Brett, now nearly 81, was a schoolboy in the Bronx, and his growing passion for wood collecting often would take him to visit the head botanist at the New York Botanical Garden, who inspired him and taught him how to use botanical names to organize his specimens. "Back then, it cost only a nickel to go into the city, so I went about every week," Brett said.
His love for wood was nurtured in a junior high school wood shop class and high school vocational education classes. He then went on to the Pratt Institute, where he studied interior design, architecture and furniture design. "I just had this love of woodworking -- I was always in the shop making things out of wood," Brett said.
Friends and family speculated that Brett had sawdust running through his veins, he recalls. First he worked for several furniture companies -- "until the furniture industry pulled out of New York and moved south" -- and then he developed his own cabinet-making businesses, often installing what he built. Over his decades in the trade, he cut and saved pieces of wood for his collection.

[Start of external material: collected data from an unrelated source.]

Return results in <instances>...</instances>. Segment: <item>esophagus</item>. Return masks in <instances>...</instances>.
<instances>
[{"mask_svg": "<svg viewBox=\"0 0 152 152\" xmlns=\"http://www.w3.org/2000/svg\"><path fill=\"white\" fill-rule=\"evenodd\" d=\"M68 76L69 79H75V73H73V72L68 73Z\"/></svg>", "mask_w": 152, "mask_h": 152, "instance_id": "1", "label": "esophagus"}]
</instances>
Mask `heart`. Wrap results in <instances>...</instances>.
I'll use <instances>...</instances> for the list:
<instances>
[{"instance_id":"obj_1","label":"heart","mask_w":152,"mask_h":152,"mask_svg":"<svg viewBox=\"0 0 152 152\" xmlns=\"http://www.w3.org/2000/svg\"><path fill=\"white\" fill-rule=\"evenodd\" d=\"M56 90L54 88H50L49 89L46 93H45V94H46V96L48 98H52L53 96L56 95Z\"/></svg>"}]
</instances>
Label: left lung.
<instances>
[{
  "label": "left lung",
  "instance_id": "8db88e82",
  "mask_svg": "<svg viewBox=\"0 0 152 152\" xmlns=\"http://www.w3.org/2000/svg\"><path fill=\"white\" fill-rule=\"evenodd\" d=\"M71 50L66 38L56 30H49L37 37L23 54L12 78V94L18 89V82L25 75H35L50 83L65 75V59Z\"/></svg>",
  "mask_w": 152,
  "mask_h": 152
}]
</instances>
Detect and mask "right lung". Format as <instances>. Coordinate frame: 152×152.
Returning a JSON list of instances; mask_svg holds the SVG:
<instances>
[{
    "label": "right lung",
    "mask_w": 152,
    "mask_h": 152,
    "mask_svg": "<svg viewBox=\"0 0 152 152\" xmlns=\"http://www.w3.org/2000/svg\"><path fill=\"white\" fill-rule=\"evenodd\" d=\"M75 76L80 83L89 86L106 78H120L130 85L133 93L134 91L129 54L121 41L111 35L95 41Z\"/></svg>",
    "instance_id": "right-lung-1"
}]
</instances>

"Different species, different colors, different textures -- I was fascinated by all of it," he said. "When I traveled, I would go out of my way to acquire a specimen if I saw a wood that I didn't have, and I even imported specimens from places like Africa. I got hungry for it and decided to go after having one of the biggest private collections that anybody could possibly accumulate."
In recent years, Brett, who now lives in Franklin Lakes, New Jersey, has been looking for a good home for his approximately 6,000-piece wood collection, and he found it at Penn State. Assessed at $202,500, it will be merged with the University's 6,000-plus-piece collection, housed in the Forest Resources Building in the College of Agricultural Sciences.
Brett has been a member of the International Wood Collectors Society for more than 60 years and met Chuck Ray, Penn State associate professor of wood products operations, at a meeting a few years ago. He liked what he heard from Ray, who oversees the Penn State wood collection.